Text block
-------

The Soviet Weekly, on the first anniversary of Stalin’s death expressed the view that “The Soviet people deeply grieve the loss of their teacher and leader,” and went on, ”Stalin conceived a boundless faith in Lenin’s revolutionary genius and adopted Lenin’s path as his own; he never swerved from that path; he creatively developed Marxism-Leninism; he enriched theory. By 1940, heavy industry had increased to 16 times compare with 1913. Lenin’s behests were sacred to Stalin and he won the supreme confidence of the Soviet people.” The Daily Worker would have echoed those sentiments. If not, perhaps it’s then time Editor, J. R. Campbell, will correct me?

In less than two years, N. Khrushchov for years a member of the Central Committee, chose, without consultation with any other fraternal party to loose a thunderbolt on a dazed world, via a ”secret-speech, to which the U.S. State Department had extraordinarily rapid and complete access. According to Khrushchov the Soviet Union had for 29 years groaned under a monster in human guise.

A dazed world? Yes, and no more dazed than J.R. Campbell who, addressing my Branch of the C.P. and asked whether Khrushchov had really made such a speech replied, “It is neither confirmed nor denied by Khrushchov – but our party must accept that it is all true.”

In fact, not only the Khrushchov version of Stalin but all the new theories pronounced at the 20th Congress of the C.P.S.U. (956) were accepted lock stock and barrel by the leaders of the C.P.G.B. and fastened on to the party. I exclude Harry Politt, whom I don’t believe was ever very happy with Khrushchovism. I recall a 1956 meeting at which Pollitt was the speaker. He was asked to comment on a remark by Ullbricht that ’Stalin could no longer be numbered among the classic Marxists.’ Harry replied, “I disagree with Ullbricht.” The cheers lifted the ceiling. Not long afterwards Pollitt was retired as General Secretary, I do not believe the official reason of ill health.

-------

Required tasks
a) Which lines of the records below contain the string "paneled"? Report each of them.
b) Write what comes next in the passage above on the British Communist Party's response to Khrushchov's attack on Stalin, starting after its last sentence.

Excerpts from a spatial dataset
-------

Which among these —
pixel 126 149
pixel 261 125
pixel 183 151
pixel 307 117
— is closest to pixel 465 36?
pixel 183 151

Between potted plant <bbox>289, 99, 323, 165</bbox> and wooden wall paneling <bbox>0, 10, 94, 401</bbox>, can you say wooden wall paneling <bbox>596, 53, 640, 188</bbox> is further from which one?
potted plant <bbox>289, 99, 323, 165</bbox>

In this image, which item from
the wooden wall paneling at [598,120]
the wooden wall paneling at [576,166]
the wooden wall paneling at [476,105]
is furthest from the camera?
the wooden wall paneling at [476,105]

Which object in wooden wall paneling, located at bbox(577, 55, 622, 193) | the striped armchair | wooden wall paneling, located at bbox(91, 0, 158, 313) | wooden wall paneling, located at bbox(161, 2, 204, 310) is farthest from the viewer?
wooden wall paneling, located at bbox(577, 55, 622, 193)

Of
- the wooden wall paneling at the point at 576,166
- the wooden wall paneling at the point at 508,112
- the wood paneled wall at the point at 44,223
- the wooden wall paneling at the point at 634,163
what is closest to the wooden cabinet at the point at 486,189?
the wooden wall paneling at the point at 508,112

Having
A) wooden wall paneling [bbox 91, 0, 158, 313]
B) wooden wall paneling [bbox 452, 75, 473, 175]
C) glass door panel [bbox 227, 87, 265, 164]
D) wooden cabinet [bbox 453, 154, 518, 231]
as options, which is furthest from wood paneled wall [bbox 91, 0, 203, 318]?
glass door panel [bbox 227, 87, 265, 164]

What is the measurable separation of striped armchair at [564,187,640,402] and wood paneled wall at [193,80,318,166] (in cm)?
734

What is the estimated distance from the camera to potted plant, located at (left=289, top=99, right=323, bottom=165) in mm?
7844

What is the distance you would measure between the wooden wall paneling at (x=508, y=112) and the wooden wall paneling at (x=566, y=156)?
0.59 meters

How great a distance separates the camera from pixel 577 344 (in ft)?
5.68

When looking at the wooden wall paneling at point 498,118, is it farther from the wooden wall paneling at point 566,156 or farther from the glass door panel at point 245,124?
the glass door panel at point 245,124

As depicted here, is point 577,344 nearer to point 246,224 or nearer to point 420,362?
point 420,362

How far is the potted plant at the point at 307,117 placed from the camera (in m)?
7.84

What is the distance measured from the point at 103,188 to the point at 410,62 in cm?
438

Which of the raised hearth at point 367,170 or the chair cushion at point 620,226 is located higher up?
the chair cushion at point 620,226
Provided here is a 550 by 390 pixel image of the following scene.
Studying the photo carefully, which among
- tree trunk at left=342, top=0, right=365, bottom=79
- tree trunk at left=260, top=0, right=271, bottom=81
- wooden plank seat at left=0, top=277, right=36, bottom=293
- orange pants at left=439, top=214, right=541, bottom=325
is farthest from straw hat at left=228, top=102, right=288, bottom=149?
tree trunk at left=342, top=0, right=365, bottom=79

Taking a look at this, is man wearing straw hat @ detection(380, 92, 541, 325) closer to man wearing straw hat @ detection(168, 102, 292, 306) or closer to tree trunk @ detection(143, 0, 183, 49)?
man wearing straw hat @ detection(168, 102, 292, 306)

-------

Task-by-task answers
a)
- the wood paneled wall at the point at 44,223
as options, which is furthest from wood paneled wall [bbox 91, 0, 203, 318]?
What is the measurable separation of striped armchair at [564,187,640,402] and wood paneled wall at [193,80,318,166] (in cm)?

b)
THE DISPUTE

The fundamentally important ideologic debate between the C.P.C., and their supporters throughout the world, against the revisionists who are revising Marxism-Leninism into outright petty bourgeois opportunism, is in itself an indispensable and profound political education for all class conscious workers. The Chinese party has set an example by insisting that Chinese workers and the people closely study both sides of the great debate. All the important attacks on the C.P.C. by the Khrushchov group have been published without omission in the Chinese press. How different the C.P.G.B. who had privately decided to sing to Khrushchov’s baton, misinterpret the Chinese comrades, decide to “give the lead”, “guidance”; to demand a “vote” in the Branches after “’briefing” carefully selected Branch officials, thus obtaining a mechanic vote of confidence in its line, and on the basis of this close the press to any views which contradicted the E.C. Statement of 14th September, 1963.

It is not for me here to challenge this E.C. Statement point by point, this is being done and will continue to be done by all who wish to uphold the Marxist-Leninist outlook. My view is that the Statement is shot through and through with misrepresentation of the Chinese stand. It is full of social democratic hypocrisy, permeated with a ’philosophy’ that “nuclear weapons decide all”, that one must retreat from position after position into the hope of cajoling the U.S. imperialists into retraining from dropping nuclear bombs on the people. I have yet to find one single iota of practical evidence that Khrushchovism, in its 8 years, has had the slightest molifying efforts on the sanguinary cannibalistic activities of U.S. imperialism.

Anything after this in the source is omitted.